Autonomie. Leur féminisme entend dépasser la cause des femmes pour déboucher sur une recomposition de l’ordre social, économique et politique, afin «de faire de la nation allemande une nation d’individus "libres", c’est-à-dire autonomes, condition indispensable au progrès de l’humanité». Voilà pourquoi ces «championnes de la démocratisation du système politique», ces soutiens indéfectibles au «parlementarisme représentatif et au pluralisme politique» se qualifient de «radicales» ; voilà pourquoi la question de la nature du féminisme (un mouvement social et/ou politique ?) est ici hors de propos ; voilà pourquoi l’historienne Anne-Laure Briatte-Peters découvre là un «féminisme éthique», à l’existence brève, de 1888 à 1919, date du droit de vote des Allemandes.

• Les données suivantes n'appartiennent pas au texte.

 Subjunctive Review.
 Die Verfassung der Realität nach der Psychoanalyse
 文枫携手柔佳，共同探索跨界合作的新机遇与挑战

Au temps de la gestation auprès des modérées, succède, de 1899 à 1908, celui de la maturité, orchestré par une organisation directrice, le VfF (Verband fortschrittlicher Frauenvereine, Confédération des associations progressistes des femmes) en lutte contre la double morale, pour l’obtention des droits civiques, l’instruction des jeunes filles, et la collaboration avec les travailleuses. L’auteure montre l’enjeu de cette alliance : la défense des prolétaires certes, mais aussi la nécessité pour les «radicales» d’élargir leur influence. Vain effort : les associations ouvrières n’ont pas oublié le camouflet du BDF, qui les a exclues à sa fondation, et suivent la politique de «séparation nette» prônée par Clara Zetkin. Guère plus efficaces furent les tentatives des «radicales» d’internationaliser leur mouvement, malgré le rôle d’Anita Augspurg dans la fondation de l’AISF (Alliance internationale pour le suffrage des femmes).

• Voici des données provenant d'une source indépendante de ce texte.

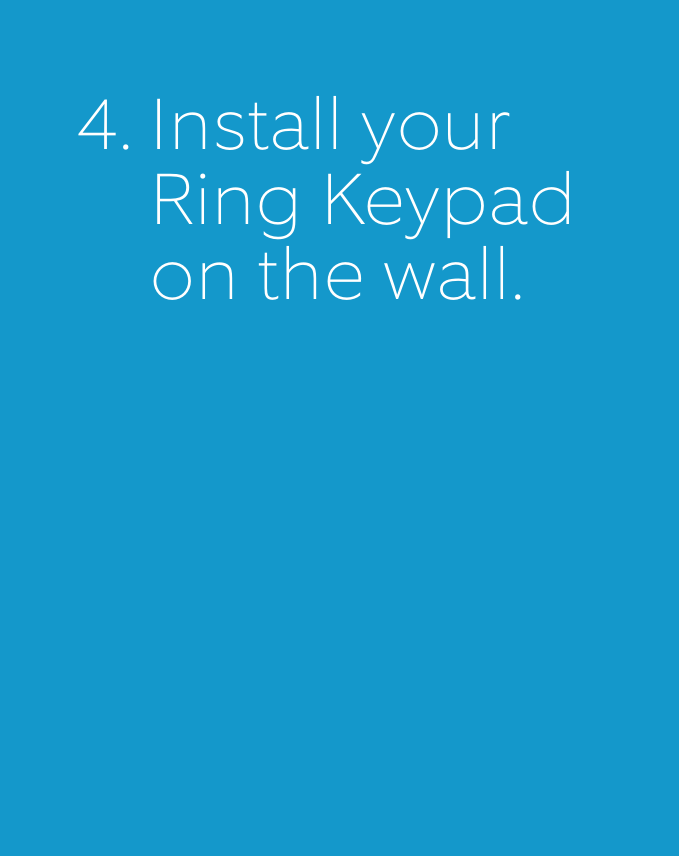 4.  Install your Ring Keypad on the wall.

Libéraux. Recentrées sur le terrain national, les «radicales» brillèrent par leurs méthodes de communication (la propagande et la «scandalisation»), et par la spécialisation des militantes, doctorantes ou autodidactes, pour aider les femmes, notamment par la multiplication de bureaux d’assistance juridique. «Citoyennes sous tutelle» certes, mais désireuses d’être reconnues comme actrices politiques, elles instrumentalisent le droit d’assister, en silence, aux sessions parlementaires : moyen d’être vues et même d’être lues, en commentant les débats de la Chambre. Alors que les organisations féministes s’étaient engagées à une totale neutralité politique, les «radicales», toujours en quête de nouveaux partenaires, se tournent vers les libéraux, héritiers, comme elles, de la pensée de Stuart Mill.

La quasi-identité entre le libéralisme démocratique et le mouvement féministe de gauche qu’affirmait Minna Cauer est démentie par la résistance de ces partis à l’arrivée des féministes : en 1906, «le programme d’unification» de la gauche libérale omet le droit de vote des femmes. Deux ans plus tard, alors que la nouvelle loi sur les associations lève l’interdit fait aux femmes, les «radicales» n’investissent pas les partis, mais restreignent leur champ d’action au politique «au détriment des autres dimensions de la lutte pour l’égalité entre les sexes». Dès lors, s’interroge Briatte-Peters, quelles raisons auraient eues les Allemandes de les rejoindre ? Ainsi, dès l’avant-guerre, le glas a sonné pour cette mouvance féministe et son «projet non seulement féminin, mais aussi sociétal et anthropologique».

ANNE-LAURE BRIATTE-PETERS Citoyennes sous tutelle. Le Mouvement féministe «radical» dans l’Allemagne wilhelmienne Ed. Peter Lang, 461 pp., 90,95 €.